At some point in the last month or so, I started to realize that time is moving really fast.

I suppose this is a realization a lot of people have at one time or another, and it’s not the first time that time’s felt like it’s slipping away from me, but something about the last month has made me frequently think, God, I’m old!

The first few instances happened when I went back to my old stomping grounds. I returned to Calvin for the Festival of Faith and Writing (and saw fellow post calvin writer Emily!) and in between sessions, I’d wander around campus. Quick question: is it a universal experience that the school year after you graduate high school there’s a huge status quo change? A bunch of teachers leave or switch grades, a new vice principal comes in, they drop an elective. That’s what happened to me, and it felt like it was happening again as I walked through campus. The class of 2024, who by the time this post goes up will be ten days into alumni status, is the last class I shared campus with, and when I came back, they were three weeks away from graduation. The first three floors of the library were sealed off due to construction, the early stages of a plan announced in my last semester to remodel the library and one of the dining halls. Also, the Calvin Business School, which they were laying the foundation for when I graduated, is built and in operation.

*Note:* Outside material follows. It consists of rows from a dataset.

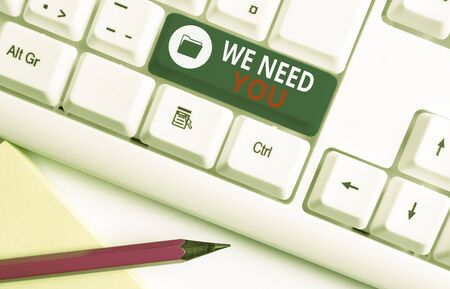 Writing note showing We Need You. Business concept for to fulfill the needs of the assignment duty or obligation White pc keyboard with note paper above the white background Reklamní fotografie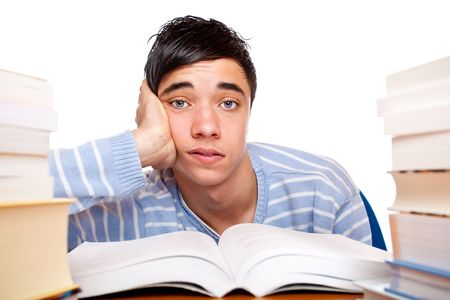 Young handsome student sitting on a desk between study books and looks frustrated. Isolated on white. Stock Photo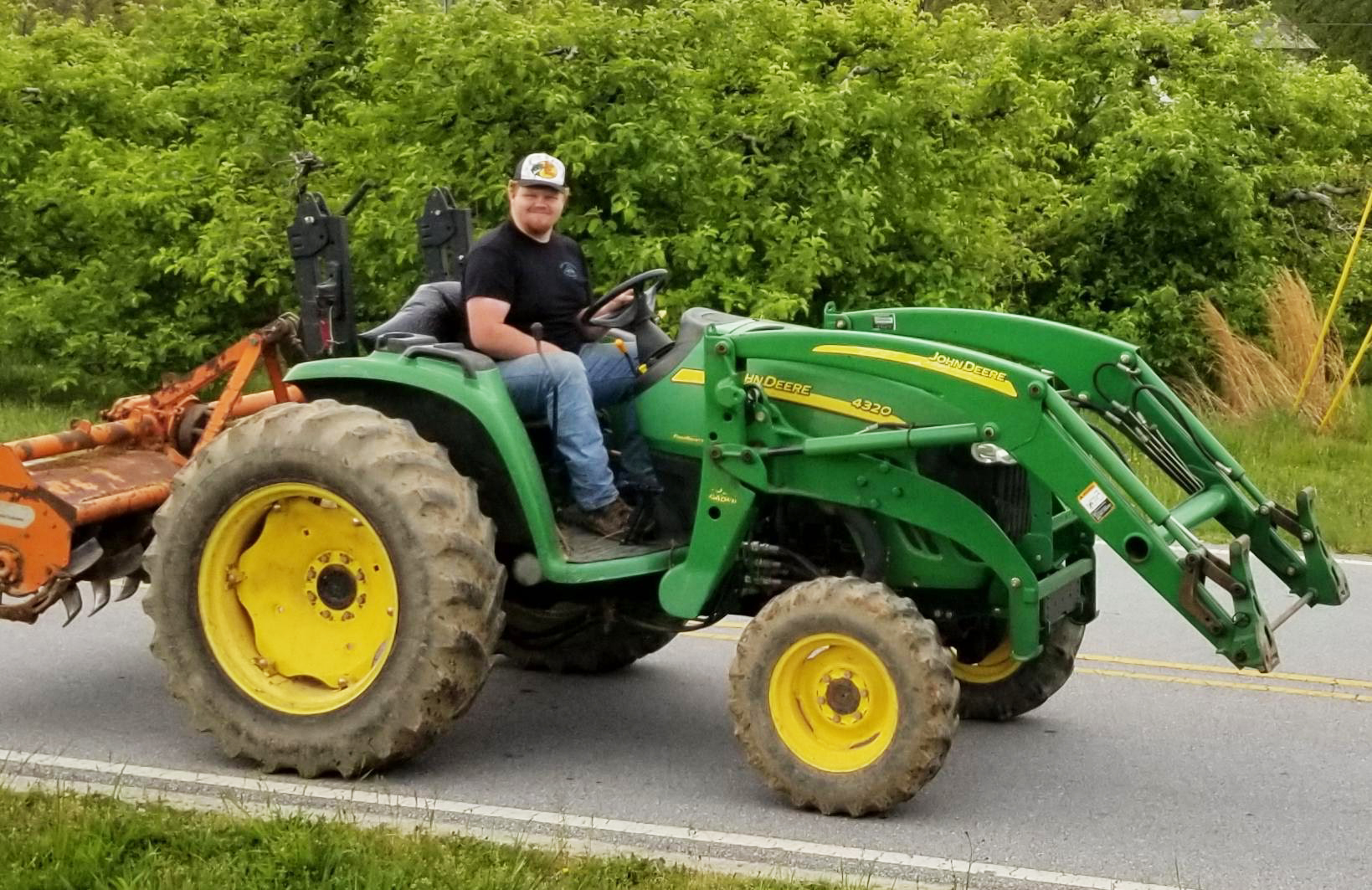 Aaron Corn on a tractor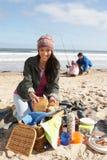 Familia que tiene comida campestre en la playa del invierno Fotografía de archivo libre de regalías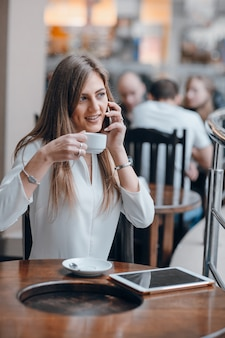 Girl talking on the phone while having coffee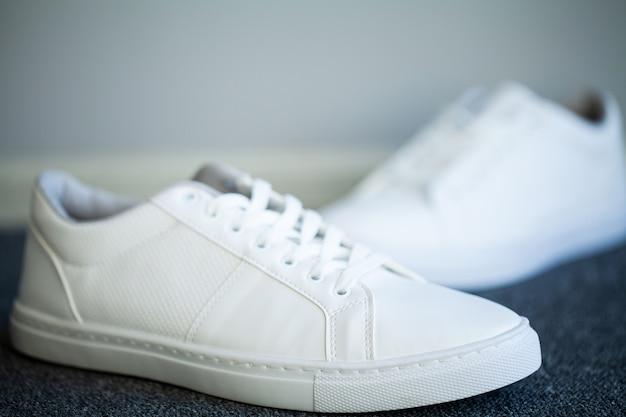 Par de nuevas zapatillas blancas con estilo en el piso en casa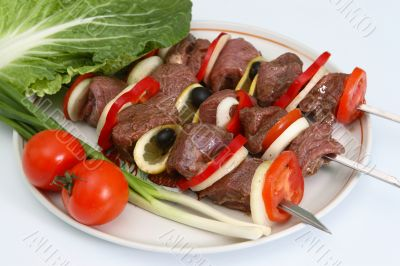 Appetizing shish kebab with vegetables and greens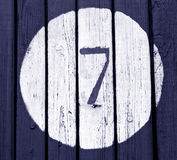 Number seven on blue toned wooden wall Stock Image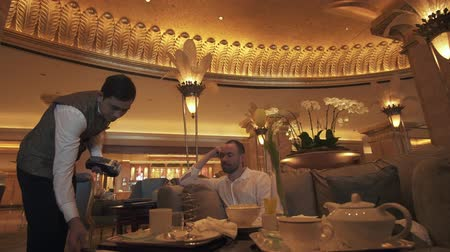 palmtree : Abu Dhabi, UAE - April 04, 2018: Interior of Presidential Hotel Emirates Palace in Abu Dhabi stock footage video Stock Footage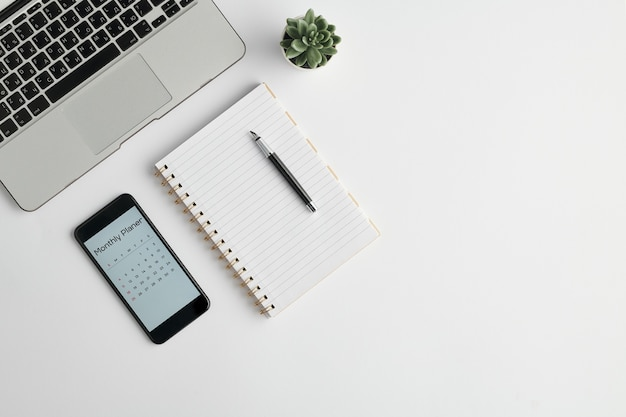 Notatnik Z Długopisem, Planer Miesięczny W Telefonie, Mała Zielona Roślina Domowa W Doniczce I Klawiatura Laptopa Na Białym Tle Premium Zdjęcia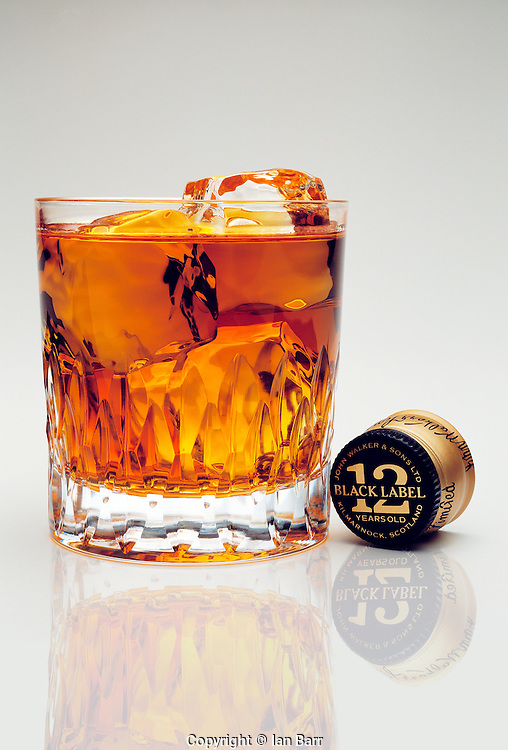 whisky glass with johnny walker black label whisky on the rocks and bottle cap.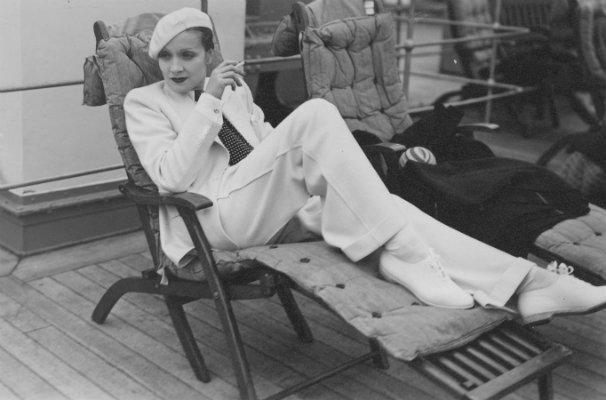 Marlene Dietrich in viaggio su un transatlantico, seduta su una sdraio indossa un completo bianco da uomo, 1933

But I’m only talking about when I was on campus. The time warp feeling has continued since I came back home.

One night, as I laid in bed trying to go to sleep, I started to count off significant events in my life and how long ago they happened. At my last count it’s been:

  • Twenty-four years since I was born
  • Twenty-four years that I’ve known best friend number one Cami. (We’ve literally known each other since we were in diapers.)
  • Twenty-three years that I’ve known best friend number two AJ.
  • Eleven years since I went to my first church camp.
  • Eleven years since my freshman year of high school.
  • Nine years since my god awful first attempt at writing a novel.
  • Eight years since my grandma died.
  • Eight years since my first job.
  • Seven years since I graduated high school.
  • Seven years since I started drafting the novel manuscript I’m still working on today.
  • Seven years since my freshman year of college.
  • Seven years since I met best friend number three Kali.
  • Six years since I studied abroad in Spain.
  • Five years since I met best friend number four Brooke.
  • Four years since I had to go home because of the Disease We Won’t Name.
  • Four years since I met best friend five Rodney.
  • Three years since the wedding summer, when I attended five weddings in five months (Kali and my friend/study abroad classmate Matt’s, my cousin Clint’s, my freshman roommate Mitch’s, my friends Rob and Lexi’s, and two people from my church congregation Matt and Abigail).
  • Three years since I graduated from Calvin.
  • Two years since I began my first post-grad job at City Year.
  • Eleven months since I graduated from City Year.
  • Nine months since I started writing for the post calvin.
  • Nine months since I started my second post-grad job at a coffee shop.
  • Eight months since my younger brother started his freshman year at Michigan State University. (A visual representation of how I feel knowing the kid I can remember coming home from the hospital can vote.)
  • Seven weeks since I made one of the best decisions of my life and quit the coffee shop.

More than anything, what’s making me feel old is the slippage of time in my head. On campus, I saw my friends Chrissy and Jake, who I met in freshman year. That’s when a fact—that freshman year was seven years ago—actually hit me: freshman year was seven. years. ago!

And I’m sure this kind of dissonance between how long ago things happened and how long ago they feel like they happened would be happening to me no matter what, but I also know: somehow the pandemic has exacerbated the dilation of my sense of time. I’ve had plenty of four-year periods in my life: four years of high school and college, the four summers I went to church camp, the four year gap between Robert Eggers’ first movie The VVitch and his second film The Lighthouse. (Shout-out to Isaac.) But for four years, Joe Biden has been the president. It’s been four years since The Disease We Won’t Name ground all of our lives to a halt. George Floyd, Ahmaud Arbery and Breonna Taylor have lain in graves they shouldn’t be in for four years.

And it doesn’t feel like four years!

There’s no point I’ve been driving towards in writing all of this out. I assume as my life goes on and I have more and more life to put in the rearview, this feeling of “That was how long ago?!?” will get worse.

…that’s it. I don’t have a bow to wrap this up in. Time’s moving too fast.